The first point I want to address is the question that appears to be driving Mr. Ledgard’s projects – “What if human greed could be harnessed as a kind of natural resource, and redirected to mitigate its own effects?”.
Greed is a complex topic. We are, typically, taught that being greedy is not good. However, we cannot deny that greed (or rather the desire for consumption) has come to be accepted as a part of our lives, at least in strongly capitalist economies (which is now most of the world). The reason for this is not too difficult to see. The more one desires stuff and consumer it, the more businesses need to make this stuff. The more businesses need to make stuff, the more they need to employ people (and resources). The more people are employed, the more money they can make, improve their standard of living, and, of course, consume more! I believe consumption has a vital role to play in redistributing wealth from the rich to the not-so-rich. And this has, no doubt, worked very well in the past and helped raise millions out of poverty across the world.
In addition, I believe greed (or desire) to be different, famous, successful, rich also helps drive innovation.
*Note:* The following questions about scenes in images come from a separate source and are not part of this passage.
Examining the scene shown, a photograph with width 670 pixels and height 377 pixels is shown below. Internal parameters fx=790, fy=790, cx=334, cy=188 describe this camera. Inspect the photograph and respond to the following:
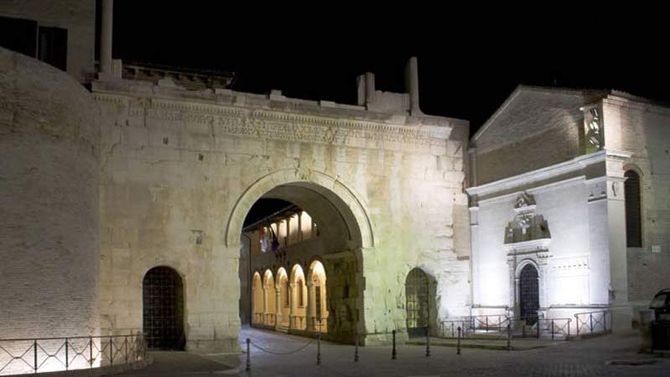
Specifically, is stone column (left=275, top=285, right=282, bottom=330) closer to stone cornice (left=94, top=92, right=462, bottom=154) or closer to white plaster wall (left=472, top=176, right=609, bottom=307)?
white plaster wall (left=472, top=176, right=609, bottom=307)

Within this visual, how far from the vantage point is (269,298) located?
4588 cm

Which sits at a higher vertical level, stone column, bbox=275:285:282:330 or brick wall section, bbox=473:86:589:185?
brick wall section, bbox=473:86:589:185

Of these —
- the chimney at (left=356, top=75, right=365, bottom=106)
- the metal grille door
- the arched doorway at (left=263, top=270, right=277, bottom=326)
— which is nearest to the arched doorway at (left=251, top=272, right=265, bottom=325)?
the arched doorway at (left=263, top=270, right=277, bottom=326)

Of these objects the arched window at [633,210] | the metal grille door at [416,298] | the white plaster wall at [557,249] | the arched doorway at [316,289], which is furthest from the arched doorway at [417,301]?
the arched doorway at [316,289]

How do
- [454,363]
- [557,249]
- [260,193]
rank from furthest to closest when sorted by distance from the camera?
[260,193] → [557,249] → [454,363]

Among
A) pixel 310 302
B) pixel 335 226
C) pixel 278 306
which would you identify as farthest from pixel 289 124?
pixel 278 306

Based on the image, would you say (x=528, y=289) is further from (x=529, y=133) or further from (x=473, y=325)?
(x=529, y=133)

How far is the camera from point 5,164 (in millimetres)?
17453

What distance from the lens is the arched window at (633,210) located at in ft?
77.2

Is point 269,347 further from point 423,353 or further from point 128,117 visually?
point 128,117

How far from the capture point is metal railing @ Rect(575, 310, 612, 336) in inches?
882

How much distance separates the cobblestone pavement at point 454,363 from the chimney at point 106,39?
8.70m

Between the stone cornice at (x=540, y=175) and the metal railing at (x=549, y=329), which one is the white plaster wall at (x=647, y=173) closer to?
the stone cornice at (x=540, y=175)

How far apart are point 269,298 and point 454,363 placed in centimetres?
2809
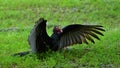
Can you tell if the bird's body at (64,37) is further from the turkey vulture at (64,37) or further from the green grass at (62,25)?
the green grass at (62,25)

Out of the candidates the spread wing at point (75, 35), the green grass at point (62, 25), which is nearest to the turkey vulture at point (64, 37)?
the spread wing at point (75, 35)

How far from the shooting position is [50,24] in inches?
523

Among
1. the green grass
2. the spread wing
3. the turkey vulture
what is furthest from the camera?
the spread wing

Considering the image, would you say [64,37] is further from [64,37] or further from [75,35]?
[75,35]

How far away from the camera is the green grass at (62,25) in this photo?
8.21 metres

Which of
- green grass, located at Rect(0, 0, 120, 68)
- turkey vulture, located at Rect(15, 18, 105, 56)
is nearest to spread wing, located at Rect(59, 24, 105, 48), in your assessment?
turkey vulture, located at Rect(15, 18, 105, 56)

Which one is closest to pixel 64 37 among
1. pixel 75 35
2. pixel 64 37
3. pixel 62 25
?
pixel 64 37

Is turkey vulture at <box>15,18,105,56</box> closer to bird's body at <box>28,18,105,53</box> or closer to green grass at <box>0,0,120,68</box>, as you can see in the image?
bird's body at <box>28,18,105,53</box>

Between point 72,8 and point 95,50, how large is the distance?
6.77m

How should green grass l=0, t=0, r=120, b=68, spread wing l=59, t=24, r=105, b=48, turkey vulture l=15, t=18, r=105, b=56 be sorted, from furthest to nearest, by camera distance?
spread wing l=59, t=24, r=105, b=48
turkey vulture l=15, t=18, r=105, b=56
green grass l=0, t=0, r=120, b=68

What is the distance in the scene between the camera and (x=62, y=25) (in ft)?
43.2

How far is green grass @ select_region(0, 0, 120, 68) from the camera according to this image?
821 cm

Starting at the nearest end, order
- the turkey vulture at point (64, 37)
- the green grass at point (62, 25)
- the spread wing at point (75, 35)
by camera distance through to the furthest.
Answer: the green grass at point (62, 25) → the turkey vulture at point (64, 37) → the spread wing at point (75, 35)

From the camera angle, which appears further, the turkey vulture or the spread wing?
the spread wing
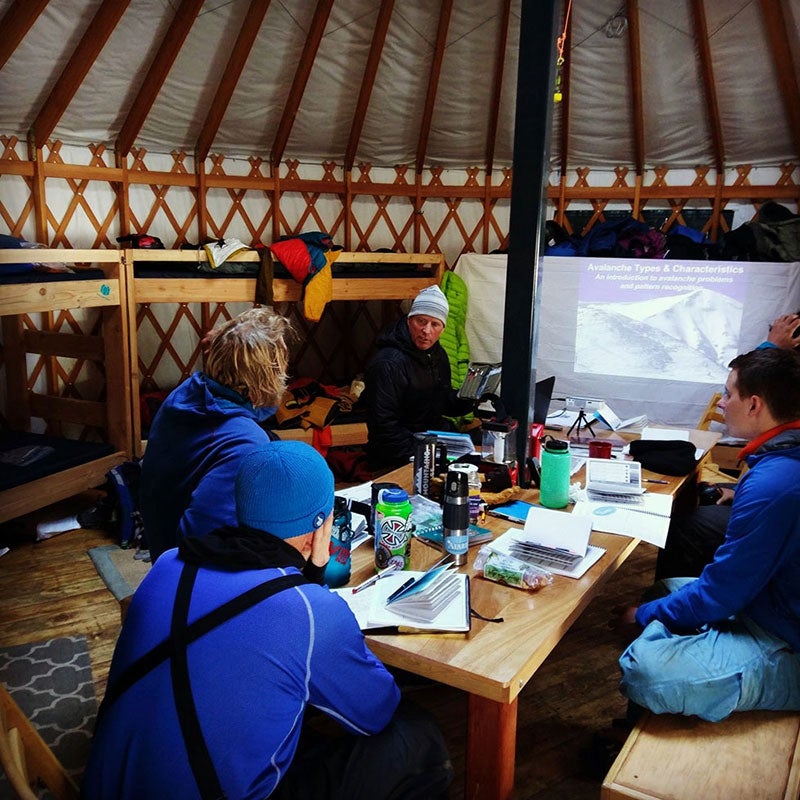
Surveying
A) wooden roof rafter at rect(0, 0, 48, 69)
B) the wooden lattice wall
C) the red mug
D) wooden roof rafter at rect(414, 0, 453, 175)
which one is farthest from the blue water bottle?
wooden roof rafter at rect(414, 0, 453, 175)

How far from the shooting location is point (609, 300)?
16.1 feet

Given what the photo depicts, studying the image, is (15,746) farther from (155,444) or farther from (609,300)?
(609,300)

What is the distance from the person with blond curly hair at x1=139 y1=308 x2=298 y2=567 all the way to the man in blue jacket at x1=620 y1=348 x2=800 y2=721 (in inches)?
40.2

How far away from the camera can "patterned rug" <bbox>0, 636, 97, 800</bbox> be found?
2061 millimetres

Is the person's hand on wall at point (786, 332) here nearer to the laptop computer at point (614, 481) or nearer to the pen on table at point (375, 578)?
the laptop computer at point (614, 481)

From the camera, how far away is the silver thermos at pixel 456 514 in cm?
170

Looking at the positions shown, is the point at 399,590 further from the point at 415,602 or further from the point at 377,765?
the point at 377,765

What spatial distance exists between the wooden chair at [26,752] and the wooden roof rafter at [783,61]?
465cm

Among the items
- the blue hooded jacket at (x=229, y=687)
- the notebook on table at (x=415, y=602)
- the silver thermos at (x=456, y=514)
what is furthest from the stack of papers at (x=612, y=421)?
the blue hooded jacket at (x=229, y=687)

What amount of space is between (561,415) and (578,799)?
161 cm

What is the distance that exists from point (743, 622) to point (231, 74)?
158 inches

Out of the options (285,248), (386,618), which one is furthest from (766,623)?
(285,248)

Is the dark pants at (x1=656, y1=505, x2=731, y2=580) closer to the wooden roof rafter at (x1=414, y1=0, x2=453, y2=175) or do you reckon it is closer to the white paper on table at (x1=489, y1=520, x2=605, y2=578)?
the white paper on table at (x1=489, y1=520, x2=605, y2=578)

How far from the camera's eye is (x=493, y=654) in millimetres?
1368
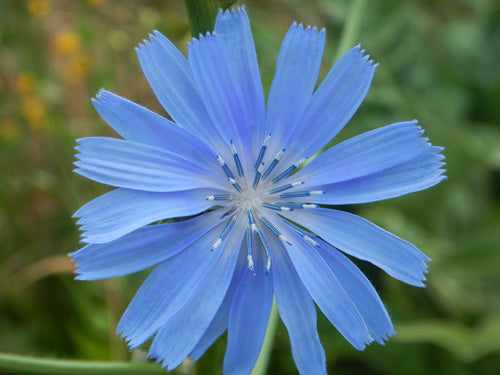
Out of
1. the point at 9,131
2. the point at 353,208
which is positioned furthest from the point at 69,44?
the point at 353,208

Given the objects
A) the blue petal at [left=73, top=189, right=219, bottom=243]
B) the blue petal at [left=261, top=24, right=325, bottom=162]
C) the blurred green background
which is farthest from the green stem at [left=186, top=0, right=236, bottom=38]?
the blurred green background

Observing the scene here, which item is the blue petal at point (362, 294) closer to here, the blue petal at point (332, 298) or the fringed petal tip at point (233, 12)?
the blue petal at point (332, 298)

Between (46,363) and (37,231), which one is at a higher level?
(37,231)

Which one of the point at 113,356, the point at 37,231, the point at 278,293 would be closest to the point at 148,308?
the point at 278,293

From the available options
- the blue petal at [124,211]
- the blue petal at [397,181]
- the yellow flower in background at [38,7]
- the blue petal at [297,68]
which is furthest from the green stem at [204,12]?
the yellow flower in background at [38,7]

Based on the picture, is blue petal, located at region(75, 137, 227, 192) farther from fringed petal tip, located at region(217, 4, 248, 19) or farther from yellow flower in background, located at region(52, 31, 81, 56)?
yellow flower in background, located at region(52, 31, 81, 56)

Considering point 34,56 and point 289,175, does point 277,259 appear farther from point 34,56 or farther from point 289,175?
point 34,56

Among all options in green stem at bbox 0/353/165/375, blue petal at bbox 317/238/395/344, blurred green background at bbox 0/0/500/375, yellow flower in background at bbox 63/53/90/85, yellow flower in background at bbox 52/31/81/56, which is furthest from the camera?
yellow flower in background at bbox 63/53/90/85
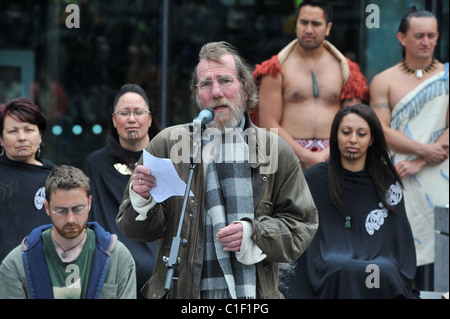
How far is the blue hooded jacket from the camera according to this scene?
3891mm

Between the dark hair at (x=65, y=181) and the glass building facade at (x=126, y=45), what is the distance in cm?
331

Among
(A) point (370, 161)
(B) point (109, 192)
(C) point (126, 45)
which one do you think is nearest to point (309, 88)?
(A) point (370, 161)

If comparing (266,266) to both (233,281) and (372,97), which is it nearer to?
(233,281)

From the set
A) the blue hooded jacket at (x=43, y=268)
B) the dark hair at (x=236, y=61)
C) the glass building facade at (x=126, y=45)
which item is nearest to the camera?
the dark hair at (x=236, y=61)

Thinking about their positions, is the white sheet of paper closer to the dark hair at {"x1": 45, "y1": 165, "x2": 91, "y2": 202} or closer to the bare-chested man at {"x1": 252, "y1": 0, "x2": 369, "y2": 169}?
the dark hair at {"x1": 45, "y1": 165, "x2": 91, "y2": 202}

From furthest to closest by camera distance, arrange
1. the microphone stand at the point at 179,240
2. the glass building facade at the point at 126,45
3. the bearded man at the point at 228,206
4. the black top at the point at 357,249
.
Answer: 1. the glass building facade at the point at 126,45
2. the black top at the point at 357,249
3. the bearded man at the point at 228,206
4. the microphone stand at the point at 179,240

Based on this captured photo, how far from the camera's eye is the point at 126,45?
7.60 metres

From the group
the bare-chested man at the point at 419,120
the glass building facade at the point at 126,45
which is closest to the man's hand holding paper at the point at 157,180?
the bare-chested man at the point at 419,120

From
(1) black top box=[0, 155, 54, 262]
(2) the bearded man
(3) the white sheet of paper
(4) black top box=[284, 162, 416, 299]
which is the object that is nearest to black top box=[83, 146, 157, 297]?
(1) black top box=[0, 155, 54, 262]

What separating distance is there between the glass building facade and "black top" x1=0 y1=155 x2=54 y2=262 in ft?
7.60

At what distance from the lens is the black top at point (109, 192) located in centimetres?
514

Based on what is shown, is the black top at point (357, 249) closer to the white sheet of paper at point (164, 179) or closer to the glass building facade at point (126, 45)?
the glass building facade at point (126, 45)

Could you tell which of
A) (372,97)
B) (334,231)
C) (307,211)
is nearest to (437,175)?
(372,97)

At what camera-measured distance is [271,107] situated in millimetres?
5840
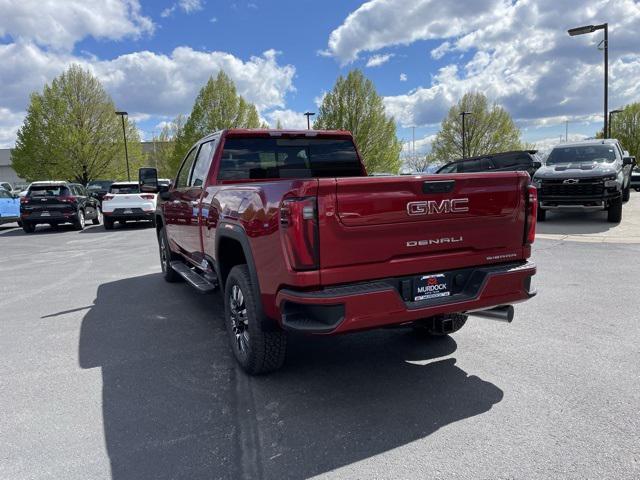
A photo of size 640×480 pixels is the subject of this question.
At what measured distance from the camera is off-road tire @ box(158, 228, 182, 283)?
686 centimetres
I would argue that most of today’s large tech organisations that play such key roles in our daily lives might not have developed if not for this ‘greed’.
However, there is a fine line between ‘good greed’ and ‘bad greed’. And we have seen a few instances recently of this line getting crossed, leading to turmoil affecting a disproportionately large segment of the population (the dot-com bubble, real estate bubble).
I no not believe that greed, as a human emotion, is going to go away anytime soon. Sure, there are the beginnings of what one might call a reaction against rampant consumerism, but the majority of us are going to be driven, at some level, by this emotion. The key question that we have to ask, as Mr. Ledgard seems to be, is if we can channelise this greed to make our lives more equitable and sustainable.